I don’t think I’ve been
friends
with a girl since first grade.”
“Oh no?”
“Yeah. When we finally
do
make out, it’ll be a little weird. Like I’m kissing my sister.”
Rose said nothing. Instead she tossed a pebble toward the lake. It fell miserably short.
“I’m just kidding, you know. It won’t actually be weird.”
“Oh, thank goodness.” Rose let out a breath, which made David laugh harder.
“That’s my Rose. My Rosy.”
“Yo, Sun,” Artie called.
David kicked up the kickstand of his bike and watched Artie jog across the parking lot. The cars gleamed in the late-afternoon sun, everything looking sharp and white. Artie shouldered his bag, shirt untucked, tie crooked.
“’Sup, Artie?”
“Jesus, dude, where have you been?” He stopped a few paces away and coughed. Artie didn’t do a lot of running.
“Gotta cut back on the smokes, Arts. You’re gonna yack a lung.”
“Thanks, Dad.” Artie lit up. “So, seriously, I haven’t seen you in weeks. I thought we were going to hang this weekend.”
“I’ve just been chilling at home.”
Artie blew smoke into his fist, then tossed it to the wind — an old trick. “How’s Rose? You chilling with her?”
“She’s decent. Yeah.” David pretended to adjust his side mirrors. “You know. We see each other now and then.”
“Getting to know each other?”
David gave Artie a sideways look. “Yeah, I guess so.”
“She touch your pecker yet?”
“Jesus, Artie . . .”
Artie jabbed his cigarette in David’s direction. “What’s with you and this chick, man? You never used to be prickly about girls. Remember when you taped Stacy Keener flashing you on New Year’s and posted the vid on the school server?”
“Yeah, she wasn’t too happy about that.”
“But you didn’t care.”
“Well, maybe I do now,” David said. “I guess maybe I shouldn’t have done that.”
“So she
hasn’t
touched your pecker yet.” David said nothing. Artie nodded. “Yeah, figured as much. Well, damn. It’s your life. Just don’t want to see my boy get his nuts chopped off.”

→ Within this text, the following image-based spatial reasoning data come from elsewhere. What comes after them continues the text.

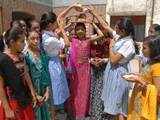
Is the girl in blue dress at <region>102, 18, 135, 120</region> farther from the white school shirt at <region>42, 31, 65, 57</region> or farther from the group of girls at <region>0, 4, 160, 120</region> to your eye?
the white school shirt at <region>42, 31, 65, 57</region>

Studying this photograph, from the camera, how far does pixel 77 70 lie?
5.79 m

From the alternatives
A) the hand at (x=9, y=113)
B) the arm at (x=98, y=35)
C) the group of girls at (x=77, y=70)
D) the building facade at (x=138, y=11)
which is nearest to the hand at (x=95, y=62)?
the group of girls at (x=77, y=70)

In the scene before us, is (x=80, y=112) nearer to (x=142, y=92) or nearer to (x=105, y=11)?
(x=142, y=92)

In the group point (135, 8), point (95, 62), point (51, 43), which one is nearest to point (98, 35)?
point (95, 62)

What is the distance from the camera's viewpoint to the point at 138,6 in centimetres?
1839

David glared at his friend, who sniffed nonchalantly.
“OK.” Artie puffed. “So when are we going to hang out again?”
“Soon.”
“Party at Clay’s this weekend?”
“Maybe.”
Artie nodded and turned away. Head still bobbing, he started off toward the field, trailing smoke. David tried to think of something nice to say, something to let him know they were still dogs, but Artie turned back first.
“Hey, while Rose is getting to know you so well, make sure to tell her about Stacy Keener,” he said, and flashed the peace sign.
“What do you want to do this weekend?” David stretched out on Rose’s bed, folding his arms beneath her pillows. “Other than be with me.”
She tucked in beside him. “I don’t know. What do you want to do?”
“Clay’s having a party Friday night. That might be fun.” Rose said nothing. “So what do you think? Clay’s on Friday?”